Pour les résidentiels par exemple, les mécanismes ont limité la hausse du tarif régulé à 4% en février 2022, alors que le mécanisme normal aurait entrainé une augmentation de près de 45% (en fait seulement de l’ordre de 41,8% sur la part fourniture, mais nous garderons 45% pour la suite de l’analyse).
A l’aide des données de marché, nous avons cherché à mesurer quel serait l’impact d’une tarification entièrement indexée spot sur un résidentiel.
Pour cela, comparons la période février à août 2022 à la même période en 2021 (sources ENTSOE-E Transparency Platform pour les prix, RTE pour le niveau de consommation) :
Le pic de marché du 4 avril (qui fait suite à une vague de froid tardive fin mars 2021) écrase la perspective, mais l’échelle de gauche met en évidence que les prix de marché se situent sur la période généralement entre 150 et 600 €/ MWh (prix moyen non pondéré à environ 295 €/MWh), contre des prix situés entre 50 et 150 €/MWh en 2021 (prix moyen non pondéré à environ 64 €/MWh). L’augmentation est donc particulièrement forte. On peut visualiser ceci par exemple sur les mois de juillet et d’août où l’augmentation est encore plus flagrante :
Si l’on pondère maintenant ces prix sur la période par le profil de consommation moyen des résidentiels (source RTE), nous obtenons un prix moyen de 62,05 €/MWh en 2021 et 280,13 €/MWh en 2022, soit une augmentation de 351%.

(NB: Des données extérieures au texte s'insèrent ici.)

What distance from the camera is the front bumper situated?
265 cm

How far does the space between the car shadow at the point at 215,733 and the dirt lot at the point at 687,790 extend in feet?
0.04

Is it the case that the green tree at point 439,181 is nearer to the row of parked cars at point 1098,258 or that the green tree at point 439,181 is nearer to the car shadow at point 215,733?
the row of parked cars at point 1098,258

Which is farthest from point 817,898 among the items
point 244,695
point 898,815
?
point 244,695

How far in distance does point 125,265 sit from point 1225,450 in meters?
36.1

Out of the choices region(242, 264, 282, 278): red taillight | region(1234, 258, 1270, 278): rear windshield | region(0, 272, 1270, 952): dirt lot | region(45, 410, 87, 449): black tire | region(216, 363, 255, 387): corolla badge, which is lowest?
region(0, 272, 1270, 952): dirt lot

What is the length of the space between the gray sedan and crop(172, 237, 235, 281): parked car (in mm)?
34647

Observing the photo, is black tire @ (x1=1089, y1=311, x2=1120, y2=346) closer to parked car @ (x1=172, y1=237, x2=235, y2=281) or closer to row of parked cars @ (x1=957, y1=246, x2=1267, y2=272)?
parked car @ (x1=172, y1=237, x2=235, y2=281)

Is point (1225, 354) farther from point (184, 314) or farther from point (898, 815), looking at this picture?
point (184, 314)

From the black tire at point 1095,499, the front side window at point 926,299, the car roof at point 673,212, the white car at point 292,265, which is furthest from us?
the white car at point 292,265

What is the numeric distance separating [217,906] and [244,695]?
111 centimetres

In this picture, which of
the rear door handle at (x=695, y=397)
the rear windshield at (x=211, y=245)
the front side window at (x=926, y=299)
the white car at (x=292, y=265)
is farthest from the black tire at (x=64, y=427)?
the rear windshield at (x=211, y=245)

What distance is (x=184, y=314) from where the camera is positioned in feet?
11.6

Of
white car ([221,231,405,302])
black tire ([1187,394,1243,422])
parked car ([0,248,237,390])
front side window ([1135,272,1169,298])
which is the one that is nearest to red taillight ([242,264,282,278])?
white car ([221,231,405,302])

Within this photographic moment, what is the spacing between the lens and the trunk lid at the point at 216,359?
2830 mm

Pour obtenir cette projection, nous avons pondéré la courbe noire par la courbe bleue du graphe ci-dessous, laquelle fournie le niveau de consommation du secteur résidentiel sur la période (source RTE) :
On notera que sur cette période les niveaux de prix ont été globalement croissants, alors que la consommation était naturellement en baisse à la sortie de l’hiver (on constate un coefficient de corrélation à -0,2 pour cette période en 2021).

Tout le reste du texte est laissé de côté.